I want the output to be when executed "Get-NSVIPStatus $vipstatus" - 1,2,3

but it is listing out the entire scripts output

  • I don't think the issue is **how to declare Powershell parameter** but **how to specify the output**. Or do I completely miss the point and should the output go directly in `$vipstatus` of the current scope? (in that can you shouldn't reassign it with `$VIPstatus =` but have a parameter like: `Param( [Collections.Generic.List[String]]$vipstatus)` but I recommend against this). Please clarify your question using a [mcve], see also [how to ask](https://stackoverflow.com/help/how-to-ask) – iRon Jun 21 '23 at 13:40

1 Answers1

0

"I want the output to be when executed Get-NSVIPStatus $vipstatus - 1,2,3"

Output to were? To the pipeline or to the console?

In PowerShell there are multiple output streams, which includes a succes stream and an information stream. These two streams are separated streams but might appear quiet related as they eventually culminate in a single output to the console.

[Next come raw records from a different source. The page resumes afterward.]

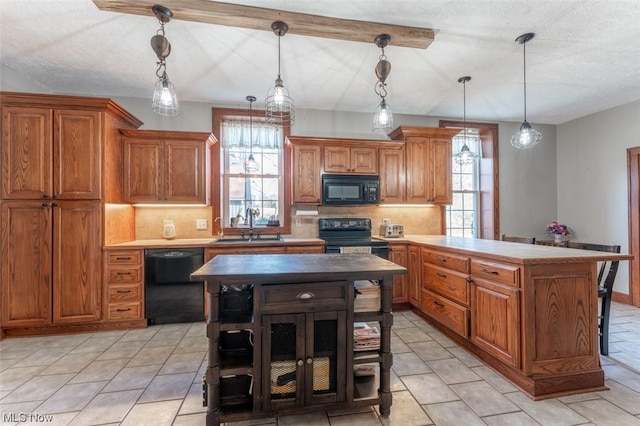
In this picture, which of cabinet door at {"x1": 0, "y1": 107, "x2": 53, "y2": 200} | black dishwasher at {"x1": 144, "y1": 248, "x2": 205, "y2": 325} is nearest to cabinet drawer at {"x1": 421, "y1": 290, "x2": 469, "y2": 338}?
black dishwasher at {"x1": 144, "y1": 248, "x2": 205, "y2": 325}

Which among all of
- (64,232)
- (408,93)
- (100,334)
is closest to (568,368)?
(408,93)

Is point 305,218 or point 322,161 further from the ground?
point 322,161

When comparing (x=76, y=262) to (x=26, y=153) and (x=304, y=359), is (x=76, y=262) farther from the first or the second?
(x=304, y=359)

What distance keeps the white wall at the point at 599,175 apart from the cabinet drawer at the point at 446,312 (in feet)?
10.1

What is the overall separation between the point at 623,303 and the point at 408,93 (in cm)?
410

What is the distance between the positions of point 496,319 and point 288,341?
63.4 inches

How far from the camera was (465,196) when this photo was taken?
4922mm

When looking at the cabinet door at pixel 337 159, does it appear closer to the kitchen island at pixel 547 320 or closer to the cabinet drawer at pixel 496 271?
the cabinet drawer at pixel 496 271

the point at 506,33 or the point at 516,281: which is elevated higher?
the point at 506,33

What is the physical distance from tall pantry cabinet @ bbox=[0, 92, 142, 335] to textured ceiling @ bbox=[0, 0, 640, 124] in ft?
1.81

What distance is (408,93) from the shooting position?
3781 millimetres

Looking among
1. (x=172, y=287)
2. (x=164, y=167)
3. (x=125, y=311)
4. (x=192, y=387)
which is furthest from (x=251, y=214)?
(x=192, y=387)

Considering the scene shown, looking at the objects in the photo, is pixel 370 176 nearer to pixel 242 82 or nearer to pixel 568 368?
pixel 242 82

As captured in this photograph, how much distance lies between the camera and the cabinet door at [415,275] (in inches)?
138
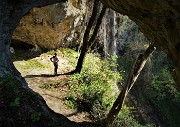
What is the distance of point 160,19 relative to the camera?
8766 millimetres

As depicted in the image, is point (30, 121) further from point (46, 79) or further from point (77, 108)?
point (46, 79)

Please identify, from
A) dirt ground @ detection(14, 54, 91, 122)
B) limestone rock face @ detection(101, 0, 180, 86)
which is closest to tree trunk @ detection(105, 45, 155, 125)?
dirt ground @ detection(14, 54, 91, 122)

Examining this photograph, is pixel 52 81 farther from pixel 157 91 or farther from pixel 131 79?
pixel 157 91

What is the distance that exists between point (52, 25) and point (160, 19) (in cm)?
1449

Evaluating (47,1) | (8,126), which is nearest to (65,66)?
(47,1)

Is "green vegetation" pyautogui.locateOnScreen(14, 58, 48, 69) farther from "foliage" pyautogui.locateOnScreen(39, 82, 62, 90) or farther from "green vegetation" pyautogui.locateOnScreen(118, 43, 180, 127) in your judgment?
"green vegetation" pyautogui.locateOnScreen(118, 43, 180, 127)

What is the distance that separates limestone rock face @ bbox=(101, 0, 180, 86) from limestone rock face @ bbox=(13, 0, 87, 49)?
10.8 m

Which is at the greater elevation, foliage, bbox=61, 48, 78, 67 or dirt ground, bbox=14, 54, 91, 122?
foliage, bbox=61, 48, 78, 67

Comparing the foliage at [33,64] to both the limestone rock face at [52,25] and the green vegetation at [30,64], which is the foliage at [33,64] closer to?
the green vegetation at [30,64]

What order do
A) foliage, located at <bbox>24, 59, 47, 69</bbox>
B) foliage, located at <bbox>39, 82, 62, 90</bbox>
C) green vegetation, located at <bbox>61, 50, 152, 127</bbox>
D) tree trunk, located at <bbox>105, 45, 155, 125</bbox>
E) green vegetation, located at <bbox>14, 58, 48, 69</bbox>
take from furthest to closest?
foliage, located at <bbox>24, 59, 47, 69</bbox>
green vegetation, located at <bbox>14, 58, 48, 69</bbox>
foliage, located at <bbox>39, 82, 62, 90</bbox>
green vegetation, located at <bbox>61, 50, 152, 127</bbox>
tree trunk, located at <bbox>105, 45, 155, 125</bbox>

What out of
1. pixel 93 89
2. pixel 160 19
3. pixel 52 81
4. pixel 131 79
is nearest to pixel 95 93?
pixel 93 89

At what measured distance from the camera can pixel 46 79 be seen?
1838 centimetres

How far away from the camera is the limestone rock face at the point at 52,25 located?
21.7 meters

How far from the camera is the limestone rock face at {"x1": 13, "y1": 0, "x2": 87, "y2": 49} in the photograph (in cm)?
2166
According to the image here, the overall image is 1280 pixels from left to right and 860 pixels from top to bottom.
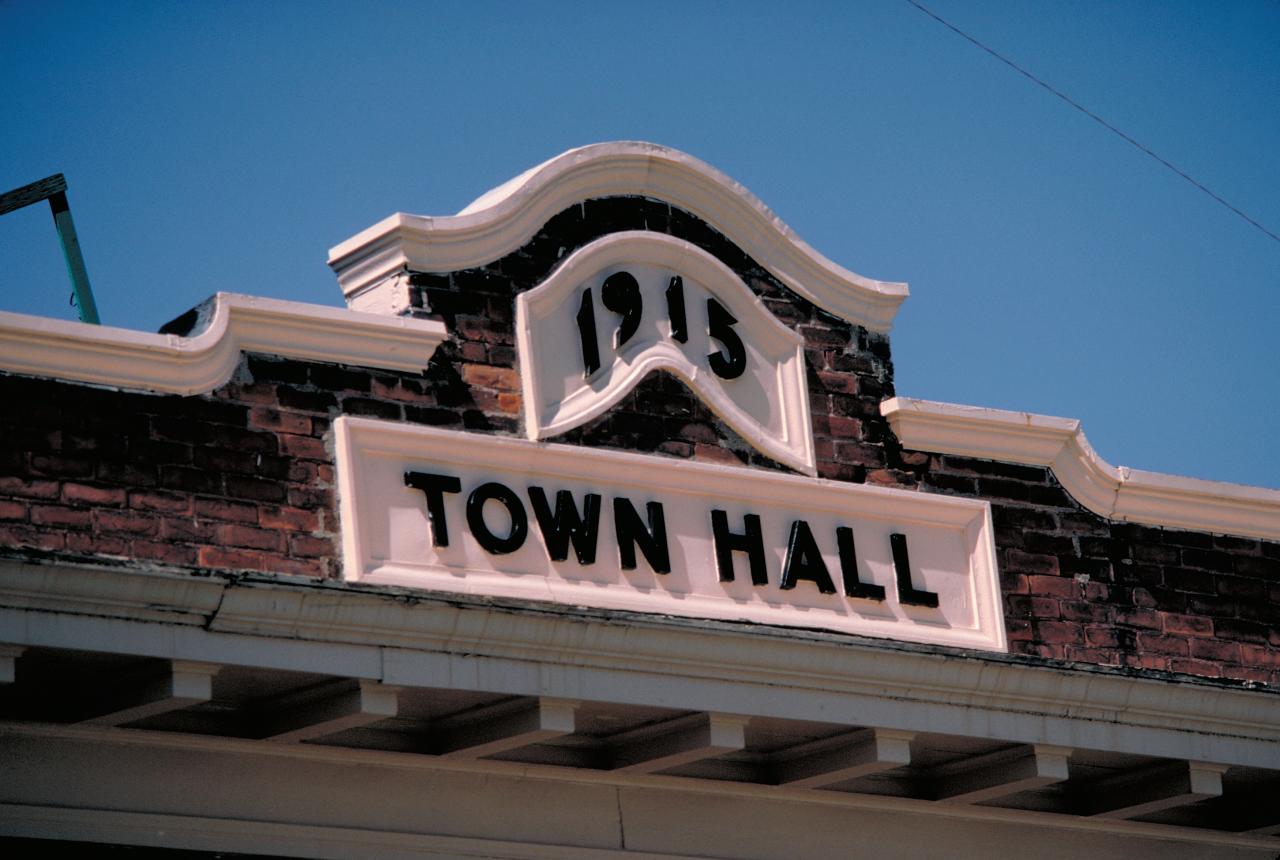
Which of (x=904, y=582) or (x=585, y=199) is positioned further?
(x=904, y=582)

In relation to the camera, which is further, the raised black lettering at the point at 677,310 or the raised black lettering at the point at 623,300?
the raised black lettering at the point at 677,310

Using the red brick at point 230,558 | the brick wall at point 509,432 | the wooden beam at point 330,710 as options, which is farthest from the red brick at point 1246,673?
the red brick at point 230,558

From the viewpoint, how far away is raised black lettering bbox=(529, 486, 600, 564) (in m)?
9.28

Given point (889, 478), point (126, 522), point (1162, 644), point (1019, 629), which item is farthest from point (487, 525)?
point (1162, 644)

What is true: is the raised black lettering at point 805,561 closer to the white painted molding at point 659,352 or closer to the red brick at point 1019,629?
the white painted molding at point 659,352

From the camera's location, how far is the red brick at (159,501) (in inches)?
330

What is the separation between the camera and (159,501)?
8.43m

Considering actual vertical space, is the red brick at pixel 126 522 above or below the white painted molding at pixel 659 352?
below

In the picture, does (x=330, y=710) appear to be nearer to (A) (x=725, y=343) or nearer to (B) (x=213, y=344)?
(B) (x=213, y=344)

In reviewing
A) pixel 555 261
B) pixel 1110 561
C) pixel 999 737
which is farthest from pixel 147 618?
pixel 1110 561

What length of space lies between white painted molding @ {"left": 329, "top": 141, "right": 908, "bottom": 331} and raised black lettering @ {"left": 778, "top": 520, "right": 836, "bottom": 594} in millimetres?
1236

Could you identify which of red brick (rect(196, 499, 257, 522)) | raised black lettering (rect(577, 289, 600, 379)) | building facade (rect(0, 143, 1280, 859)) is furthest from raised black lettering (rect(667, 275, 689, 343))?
red brick (rect(196, 499, 257, 522))

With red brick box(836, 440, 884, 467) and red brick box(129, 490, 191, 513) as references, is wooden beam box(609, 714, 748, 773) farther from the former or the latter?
red brick box(129, 490, 191, 513)

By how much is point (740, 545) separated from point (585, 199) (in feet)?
5.62
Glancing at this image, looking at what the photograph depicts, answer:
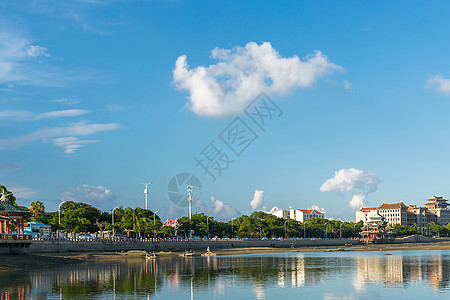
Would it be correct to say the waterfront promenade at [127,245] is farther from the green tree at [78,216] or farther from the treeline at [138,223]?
the green tree at [78,216]


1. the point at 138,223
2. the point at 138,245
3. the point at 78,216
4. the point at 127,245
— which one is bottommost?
the point at 138,245

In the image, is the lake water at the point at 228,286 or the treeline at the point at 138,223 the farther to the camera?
the treeline at the point at 138,223

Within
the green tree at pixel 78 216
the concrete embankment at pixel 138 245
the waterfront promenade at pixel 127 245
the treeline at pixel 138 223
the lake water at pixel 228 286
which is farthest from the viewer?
the treeline at pixel 138 223

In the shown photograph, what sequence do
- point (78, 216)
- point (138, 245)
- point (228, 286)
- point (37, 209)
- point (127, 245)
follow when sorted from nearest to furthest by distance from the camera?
point (228, 286) → point (127, 245) → point (138, 245) → point (78, 216) → point (37, 209)

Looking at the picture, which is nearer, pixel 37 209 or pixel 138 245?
pixel 138 245

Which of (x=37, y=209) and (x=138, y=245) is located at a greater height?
(x=37, y=209)

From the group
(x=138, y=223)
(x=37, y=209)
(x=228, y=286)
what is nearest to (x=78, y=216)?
(x=138, y=223)

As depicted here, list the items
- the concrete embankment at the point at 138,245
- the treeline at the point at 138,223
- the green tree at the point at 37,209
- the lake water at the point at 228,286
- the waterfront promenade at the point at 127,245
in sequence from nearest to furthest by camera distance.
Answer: the lake water at the point at 228,286 → the waterfront promenade at the point at 127,245 → the concrete embankment at the point at 138,245 → the treeline at the point at 138,223 → the green tree at the point at 37,209

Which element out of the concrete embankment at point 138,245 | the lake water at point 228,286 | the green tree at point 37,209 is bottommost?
the concrete embankment at point 138,245

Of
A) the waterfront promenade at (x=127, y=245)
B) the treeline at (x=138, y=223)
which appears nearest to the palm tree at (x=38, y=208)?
the treeline at (x=138, y=223)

Regarding the pipeline (the success stream), objects might be:

  • passed on (piped) to a following cmdlet, e.g.:
  Write-Output "$manager exists in AD." |Next-Action
  • or assigned to a variable, e.g.:
  $result = Write-Output "$manager exists in AD."
  • or by default (in case they aren't piped or assigned), eventually displayed on the console

The streams are shared between all scopes, meaning that any command or (sub)function might put something on a specific stream.

Note

In the examples, I am explicitly using the Write-Output cmdlet but this cmdlet is usually not required as (said before) PowerShell sends any object that is not piped and not assigned down to the pipeline by default.

 

To explicitly write to the console you might use a different Write-* cmdlet along with Write-Host or Write-Information.

Note

Starting in Windows PowerShell 5.0, Write-Host is a wrapper for Write-Information This allows you to use Write-Host to emit output to the information stream. This enables the capture or suppression of data written using Write-Host while preserving backwards compatibility.

 

Your issue

Regarding your issue, there are several statements in your script that release objects to the pipeline, as e.g.:

Invoke-RestMethod "https://...

You might capture all this data (from the pipeline / success stream) in once in a new variable:

$Result = Get-NSVIPStatus $vipstatus

Or just purge it:

$Null = Get-NSVIPStatus $vipstatus

As you actually already doing for: $null = $VIPstatus.Add($vipdown)

Note

For the same reason, I would avoid using the ArrayList class in PowerShell as the Add method returns an [int] which will be dropped on the pipeline, instead use the List class: $VIPstatus = Collections.Generic.List[String]::new()

 

Leaving just all the other streams (initiated by Write-Warning, Write-Verbose, etc.) to end up on the console. which is probably not what you want, instead you probably want to be more specific to what you sent to the pipeline, for this the answer on Tracing where output is coming from in a Powershell script from mklement0 might be very helpful.